Come and take a stroll with me along the beach –  location undefined, sand, shingle, you can choose – these are mere details. But our beach is strewn with litter, along the tide line, up near the car park… Plastic bottles, leftover picnic detritus, old fishing line… It’s just no good, is it? This is ruining our imaginary stroll. Unfortunately the problem is very real – there are 46,000 pieces of plastic floating in every square mile of ocean. So you decide to do something about it.

Welcome to the world of the #2minutebeachcleanthe concept is simple – you go to the beach, you have fun, but you also spend just two minutes picking up as much rubbish as you can. And then you take a photo of it. And post it on Instagram (this is a social media blog, remember?) Just by posting a photo, and using a hashtag, you instantly join a community of like minded individuals. You have taken action and helped show the world the rather endemic problem of marine littering. You have made a difference and anyone else can. After all, everyone has a spare two minutes, right?

But amongst all our seaside strolls and general eco-warrioring, there is something we have overlooked. And it’s something about 99% of us have often overlooked. It’s the terms and conditions of the social media platform we are using.

Last week the @2minutebeachclean Instagram account came a cropper with Instagram’s terms and conditions of use. The whole account was suddenly deleted without notice, the only reason given was a “violation of terms and conditions”. Speculation on Instagram pointed the finger at it being due to major corporations displeasure being ‘represented’ by the litter in the pictures. Whatever the reason was, it seemed rather unjust, @2minutebeachclean had been tried and convicted behind closed doors. A record of years of community activism had been removed without trace. But remember those terms and conditions, you know, the ones we never read? Well, shall we have a look at them together?

By accessing or using the Instagram, however you have accessed it, you have agreed to be bound by Instagram’s terms of use. It is that simple. You go on Instagram, they are in charge.  Within the General Conditions, Instagram state “we reserve the right to modify or terminate the Service or your access to the Service for any reason, without notice, at any time, and without liability to you.” So, if Instagram don’t like what you are posting, then they can delete your account at any time. You agree to them being able to do this by using Instagram in the first place.

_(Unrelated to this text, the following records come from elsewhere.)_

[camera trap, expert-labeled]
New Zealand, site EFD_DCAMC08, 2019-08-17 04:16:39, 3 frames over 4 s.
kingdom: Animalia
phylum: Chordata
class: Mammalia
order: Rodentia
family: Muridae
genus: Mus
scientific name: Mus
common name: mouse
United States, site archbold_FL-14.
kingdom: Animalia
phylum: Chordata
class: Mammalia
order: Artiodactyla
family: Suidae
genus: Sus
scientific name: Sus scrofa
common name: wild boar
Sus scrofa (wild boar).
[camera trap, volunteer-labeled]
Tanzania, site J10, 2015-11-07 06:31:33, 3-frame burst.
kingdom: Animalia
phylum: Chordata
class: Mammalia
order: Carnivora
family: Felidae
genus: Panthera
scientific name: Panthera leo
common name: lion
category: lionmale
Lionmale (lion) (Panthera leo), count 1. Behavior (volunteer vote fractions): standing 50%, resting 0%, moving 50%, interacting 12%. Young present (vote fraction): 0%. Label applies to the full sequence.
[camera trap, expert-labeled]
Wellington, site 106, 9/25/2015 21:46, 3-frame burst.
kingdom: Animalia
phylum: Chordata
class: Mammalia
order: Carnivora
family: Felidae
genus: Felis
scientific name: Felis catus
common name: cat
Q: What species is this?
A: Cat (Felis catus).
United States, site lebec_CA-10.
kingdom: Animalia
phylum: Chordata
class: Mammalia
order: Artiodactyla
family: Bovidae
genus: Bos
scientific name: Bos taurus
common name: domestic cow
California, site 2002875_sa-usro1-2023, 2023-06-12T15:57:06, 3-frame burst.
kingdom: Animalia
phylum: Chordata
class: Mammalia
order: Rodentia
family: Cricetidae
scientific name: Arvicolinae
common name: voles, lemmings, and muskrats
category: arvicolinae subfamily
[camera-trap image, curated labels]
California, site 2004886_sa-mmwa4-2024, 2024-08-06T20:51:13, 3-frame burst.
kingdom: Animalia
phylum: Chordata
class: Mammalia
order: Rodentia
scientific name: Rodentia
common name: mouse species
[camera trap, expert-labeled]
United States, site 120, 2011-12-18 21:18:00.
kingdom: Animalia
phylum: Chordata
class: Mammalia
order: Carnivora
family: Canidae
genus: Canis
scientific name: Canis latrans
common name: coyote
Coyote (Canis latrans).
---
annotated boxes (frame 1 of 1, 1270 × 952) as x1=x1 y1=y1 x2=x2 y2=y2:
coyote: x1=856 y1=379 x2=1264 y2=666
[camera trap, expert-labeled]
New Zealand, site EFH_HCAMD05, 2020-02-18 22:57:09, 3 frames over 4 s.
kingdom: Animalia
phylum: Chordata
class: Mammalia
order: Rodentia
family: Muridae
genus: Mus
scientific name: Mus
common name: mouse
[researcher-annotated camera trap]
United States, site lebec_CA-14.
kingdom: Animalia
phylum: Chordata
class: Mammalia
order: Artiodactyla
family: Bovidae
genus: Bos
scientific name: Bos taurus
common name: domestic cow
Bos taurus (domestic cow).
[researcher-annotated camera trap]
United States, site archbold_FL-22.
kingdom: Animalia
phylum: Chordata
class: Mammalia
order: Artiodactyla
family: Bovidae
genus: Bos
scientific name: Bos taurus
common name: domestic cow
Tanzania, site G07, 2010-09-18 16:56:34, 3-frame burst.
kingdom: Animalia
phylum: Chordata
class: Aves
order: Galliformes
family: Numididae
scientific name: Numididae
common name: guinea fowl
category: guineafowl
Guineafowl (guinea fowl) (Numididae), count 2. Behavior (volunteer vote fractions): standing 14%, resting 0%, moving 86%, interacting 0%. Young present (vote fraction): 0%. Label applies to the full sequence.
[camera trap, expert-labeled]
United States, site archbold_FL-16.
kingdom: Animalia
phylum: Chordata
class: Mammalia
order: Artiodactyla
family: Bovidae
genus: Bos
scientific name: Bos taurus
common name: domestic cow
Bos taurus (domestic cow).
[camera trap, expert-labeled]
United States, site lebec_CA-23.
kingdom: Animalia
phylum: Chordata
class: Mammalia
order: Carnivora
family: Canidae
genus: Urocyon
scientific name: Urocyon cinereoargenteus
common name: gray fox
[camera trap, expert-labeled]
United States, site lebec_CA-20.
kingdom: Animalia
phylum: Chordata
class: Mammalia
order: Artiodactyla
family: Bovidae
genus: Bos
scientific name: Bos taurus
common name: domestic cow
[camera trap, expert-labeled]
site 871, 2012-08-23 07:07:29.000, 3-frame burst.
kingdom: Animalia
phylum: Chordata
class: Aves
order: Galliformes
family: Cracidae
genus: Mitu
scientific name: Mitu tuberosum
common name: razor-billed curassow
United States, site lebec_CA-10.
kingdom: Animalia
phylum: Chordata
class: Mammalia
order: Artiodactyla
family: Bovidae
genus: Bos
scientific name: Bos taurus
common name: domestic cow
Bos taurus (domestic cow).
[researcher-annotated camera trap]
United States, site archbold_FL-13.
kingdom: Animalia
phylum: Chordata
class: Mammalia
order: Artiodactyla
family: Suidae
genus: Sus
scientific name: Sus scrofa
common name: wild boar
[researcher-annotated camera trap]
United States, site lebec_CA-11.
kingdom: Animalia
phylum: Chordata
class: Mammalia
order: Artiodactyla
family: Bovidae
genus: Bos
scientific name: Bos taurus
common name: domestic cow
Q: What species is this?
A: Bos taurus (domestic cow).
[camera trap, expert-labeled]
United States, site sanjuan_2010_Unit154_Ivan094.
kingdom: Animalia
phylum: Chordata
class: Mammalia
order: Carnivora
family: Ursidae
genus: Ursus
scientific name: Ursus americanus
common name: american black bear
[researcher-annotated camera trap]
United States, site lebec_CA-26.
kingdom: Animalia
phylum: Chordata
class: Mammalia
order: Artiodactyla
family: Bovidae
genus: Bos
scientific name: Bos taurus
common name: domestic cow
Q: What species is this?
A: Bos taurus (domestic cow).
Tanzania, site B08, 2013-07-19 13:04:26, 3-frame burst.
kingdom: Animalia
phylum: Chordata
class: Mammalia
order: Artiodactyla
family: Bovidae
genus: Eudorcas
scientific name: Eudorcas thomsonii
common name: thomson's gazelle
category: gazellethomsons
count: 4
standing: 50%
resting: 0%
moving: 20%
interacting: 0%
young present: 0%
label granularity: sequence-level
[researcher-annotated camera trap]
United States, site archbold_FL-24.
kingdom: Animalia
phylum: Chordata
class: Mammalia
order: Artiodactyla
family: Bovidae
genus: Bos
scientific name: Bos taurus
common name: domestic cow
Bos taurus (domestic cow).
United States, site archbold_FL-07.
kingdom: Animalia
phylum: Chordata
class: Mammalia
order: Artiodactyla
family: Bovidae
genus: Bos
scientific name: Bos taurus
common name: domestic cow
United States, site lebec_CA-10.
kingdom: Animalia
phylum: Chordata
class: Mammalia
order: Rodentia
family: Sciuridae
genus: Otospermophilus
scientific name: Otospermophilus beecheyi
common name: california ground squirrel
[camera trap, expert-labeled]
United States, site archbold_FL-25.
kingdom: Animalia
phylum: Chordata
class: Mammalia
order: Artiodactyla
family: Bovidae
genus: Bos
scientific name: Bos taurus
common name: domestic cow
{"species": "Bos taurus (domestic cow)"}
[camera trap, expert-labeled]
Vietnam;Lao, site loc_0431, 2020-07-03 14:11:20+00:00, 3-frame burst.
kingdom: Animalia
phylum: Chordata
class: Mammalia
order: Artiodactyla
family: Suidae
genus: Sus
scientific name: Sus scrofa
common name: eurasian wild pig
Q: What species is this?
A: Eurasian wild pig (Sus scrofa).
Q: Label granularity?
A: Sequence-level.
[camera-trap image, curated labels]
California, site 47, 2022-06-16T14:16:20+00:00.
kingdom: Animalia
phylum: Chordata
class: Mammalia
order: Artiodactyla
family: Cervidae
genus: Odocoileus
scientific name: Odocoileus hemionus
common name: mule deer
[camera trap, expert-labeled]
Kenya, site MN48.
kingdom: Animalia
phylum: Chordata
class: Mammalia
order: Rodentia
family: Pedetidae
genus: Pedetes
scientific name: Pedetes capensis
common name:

However, this particular story has a happy ending – after a sustained campaign, the @2minutebeachclean account was reinstated by Instagram. Though by all accounts, it reappeared almost as mysteriously as it had disappeared. But when we are using social media for campaigning purposes we need to be aware that this could happen. It could happen on almost any platform, they are ultimately in control of your content. Maybe we all need to start reading those terms and conditions?